Что-то бессвязное трепетало в моем мозгу – словно живые картины в зыбучих песках. Гиббс и Кристоферы, два зловредных паяца, Гиббс и сумашедший хозяин мотеля, Гиббс в моей комнате в доме у Марии… Образы не сменялись поочередно, они будто наплывали все сразу – накатывали мутными волнами, наскакивали друг на друга и смешивались в одно, так что уже было не разобрать ни очертаний, ни красок, а потом отступали, бледнели и покидали раскаленную камеру, не оставляя ничего, кроме пустоты – слепого вакуума, в котором не бывает ни света, ни звука, и ни одной мысли не под силу проникнуть туда, чтобы утвердить хоть слабый след присутствия – пусть не меня, но моего чуть видного отражения. А потом на зрачки, глядящие внутрь, вновь набегала фиолетовая муть, возобновляя мельтешение бесплотных силуэтов, пропадающих один в другом, и опять я видел Гиббса, заносчивого и хмурого, насмешливого и жесткого, как тугая пружина – видел и не видел, знал, что он тут, перед глазами, и помнил, что все враки – нельзя видеть не существующих более и нельзя уцепиться за то, чего больше нет.
Я мог признаться себе теперь, что он один мог бы стать моим другом – если бы захотел, хоть он бы, наверное, не захотел. Я мог признаться себе и в том, что он имел право судить меня и обо мне – но что толку в признаниях, даже когда их и выпускают на волю по бессрочным ордерам. Между нами высилась остроконечная тень, которую не смутишь потерянной половиной лица, не обманешь на на миг жалкой меткой, не собьешь с толку ни историями, цепляющимися друг за друга, ни торопливыми формулами зыбких слов, что силятся проникнуть за пределы обыденного, но пасуют на дальних подступах к главной тайне. Жаловаться некому и даже не стоит сожалеть, сожаления остаются глупцам; можно лишь цепенеть от отчаяния и покорно ждать, пока оно схлынет – и оно схлынет, не сомневайтесь, будучи недолгим, как недолго и все остальное, будучи обреченным на окончание, как и все прочее на него обречено.

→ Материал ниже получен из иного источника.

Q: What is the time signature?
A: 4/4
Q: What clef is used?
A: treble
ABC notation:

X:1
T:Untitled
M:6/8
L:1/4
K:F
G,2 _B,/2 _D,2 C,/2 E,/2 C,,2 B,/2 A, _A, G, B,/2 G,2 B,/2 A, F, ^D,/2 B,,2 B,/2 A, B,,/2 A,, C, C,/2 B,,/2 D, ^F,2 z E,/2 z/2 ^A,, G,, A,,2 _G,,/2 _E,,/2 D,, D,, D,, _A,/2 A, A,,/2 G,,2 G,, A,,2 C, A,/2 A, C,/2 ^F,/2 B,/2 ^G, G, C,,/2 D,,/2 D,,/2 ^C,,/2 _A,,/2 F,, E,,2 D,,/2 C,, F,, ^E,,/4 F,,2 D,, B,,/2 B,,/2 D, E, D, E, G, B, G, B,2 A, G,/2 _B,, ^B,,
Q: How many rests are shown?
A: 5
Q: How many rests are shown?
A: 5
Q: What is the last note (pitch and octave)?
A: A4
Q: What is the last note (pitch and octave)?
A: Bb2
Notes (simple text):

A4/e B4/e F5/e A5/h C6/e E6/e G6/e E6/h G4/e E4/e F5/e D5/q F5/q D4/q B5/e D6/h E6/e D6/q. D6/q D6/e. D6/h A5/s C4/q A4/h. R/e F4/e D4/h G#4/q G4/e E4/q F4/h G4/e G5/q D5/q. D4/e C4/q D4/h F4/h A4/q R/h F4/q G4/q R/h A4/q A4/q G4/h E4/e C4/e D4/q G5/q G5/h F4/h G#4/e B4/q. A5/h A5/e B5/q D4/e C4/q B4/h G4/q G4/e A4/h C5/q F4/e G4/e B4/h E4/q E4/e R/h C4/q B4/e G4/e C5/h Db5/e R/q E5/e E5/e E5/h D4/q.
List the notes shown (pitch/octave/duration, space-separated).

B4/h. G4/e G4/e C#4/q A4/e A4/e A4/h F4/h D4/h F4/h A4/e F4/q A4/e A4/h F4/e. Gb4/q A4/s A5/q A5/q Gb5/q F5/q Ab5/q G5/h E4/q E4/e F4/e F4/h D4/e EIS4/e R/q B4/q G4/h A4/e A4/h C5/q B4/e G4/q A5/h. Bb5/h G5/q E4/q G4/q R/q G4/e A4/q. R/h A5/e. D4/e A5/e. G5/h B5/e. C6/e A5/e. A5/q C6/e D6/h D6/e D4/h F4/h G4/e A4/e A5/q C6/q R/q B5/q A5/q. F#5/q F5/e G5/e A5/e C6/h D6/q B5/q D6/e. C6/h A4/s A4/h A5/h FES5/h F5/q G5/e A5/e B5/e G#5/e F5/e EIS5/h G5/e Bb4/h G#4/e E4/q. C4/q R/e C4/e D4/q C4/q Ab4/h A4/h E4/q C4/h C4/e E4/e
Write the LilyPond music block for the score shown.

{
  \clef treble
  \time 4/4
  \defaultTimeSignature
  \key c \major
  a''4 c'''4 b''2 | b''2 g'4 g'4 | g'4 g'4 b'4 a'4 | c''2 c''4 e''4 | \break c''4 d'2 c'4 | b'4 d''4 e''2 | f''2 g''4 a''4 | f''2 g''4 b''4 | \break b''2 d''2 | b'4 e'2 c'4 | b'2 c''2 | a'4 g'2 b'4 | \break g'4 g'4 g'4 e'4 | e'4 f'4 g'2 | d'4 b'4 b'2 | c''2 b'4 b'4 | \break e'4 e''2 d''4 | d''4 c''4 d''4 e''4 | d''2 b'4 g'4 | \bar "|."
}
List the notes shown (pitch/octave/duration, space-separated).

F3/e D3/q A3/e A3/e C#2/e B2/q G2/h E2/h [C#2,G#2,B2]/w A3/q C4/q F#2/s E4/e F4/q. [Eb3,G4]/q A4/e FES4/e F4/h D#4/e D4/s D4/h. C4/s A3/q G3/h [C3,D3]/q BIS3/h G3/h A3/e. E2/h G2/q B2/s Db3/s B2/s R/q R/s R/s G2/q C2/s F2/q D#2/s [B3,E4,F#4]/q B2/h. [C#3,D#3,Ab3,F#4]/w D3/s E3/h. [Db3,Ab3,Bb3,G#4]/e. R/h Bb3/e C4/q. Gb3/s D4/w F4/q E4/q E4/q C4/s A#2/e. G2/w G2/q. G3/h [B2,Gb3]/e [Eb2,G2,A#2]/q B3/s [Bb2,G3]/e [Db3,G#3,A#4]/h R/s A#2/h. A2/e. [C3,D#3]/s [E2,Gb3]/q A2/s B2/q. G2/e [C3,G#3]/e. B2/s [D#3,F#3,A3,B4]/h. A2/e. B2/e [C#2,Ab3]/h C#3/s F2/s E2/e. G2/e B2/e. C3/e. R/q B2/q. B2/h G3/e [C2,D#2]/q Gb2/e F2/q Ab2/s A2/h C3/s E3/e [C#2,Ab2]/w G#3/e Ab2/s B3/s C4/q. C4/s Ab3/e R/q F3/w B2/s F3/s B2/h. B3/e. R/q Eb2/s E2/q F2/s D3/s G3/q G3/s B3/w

Я обращался неизвестно к кому, бормоча будто про себя, а может и вслух, выкрикивая неслышным криком смазливой девице с телеэкрана, никого кроме которой не было поблизости. Имя этим строчкам было бессилие, и по-другому не могло быть – я чувствовал себя бессильным сейчас, как самая ничтожная тварь. Но и ничтожной твари хочется делиться с кем-то, особенно в отчаянии, как будто его можно заболтать хриплой скороговоркой, и я торопливо составлял заклинания, рифмуя начерно и – шепча, шепча.
И тут я снова вспомнил Гиббса, взирающего на меня с безучастного экрана, и застонал негромко от прокравшейся-таки жалости к себе самому. Я был один теперь, и как наивны казались все прежние одиночества, цена которым –горстка иллюзий, оттеняющих истинный сумрак подобно радужным мыльным пузырям. Дунь и разлетится, разлетится и лопнет; метка на щеке – то, что выделяют в остаток, но и эта алгебра не способна утешить… Что еще остается, за что уцепиться мне, за что удержаться?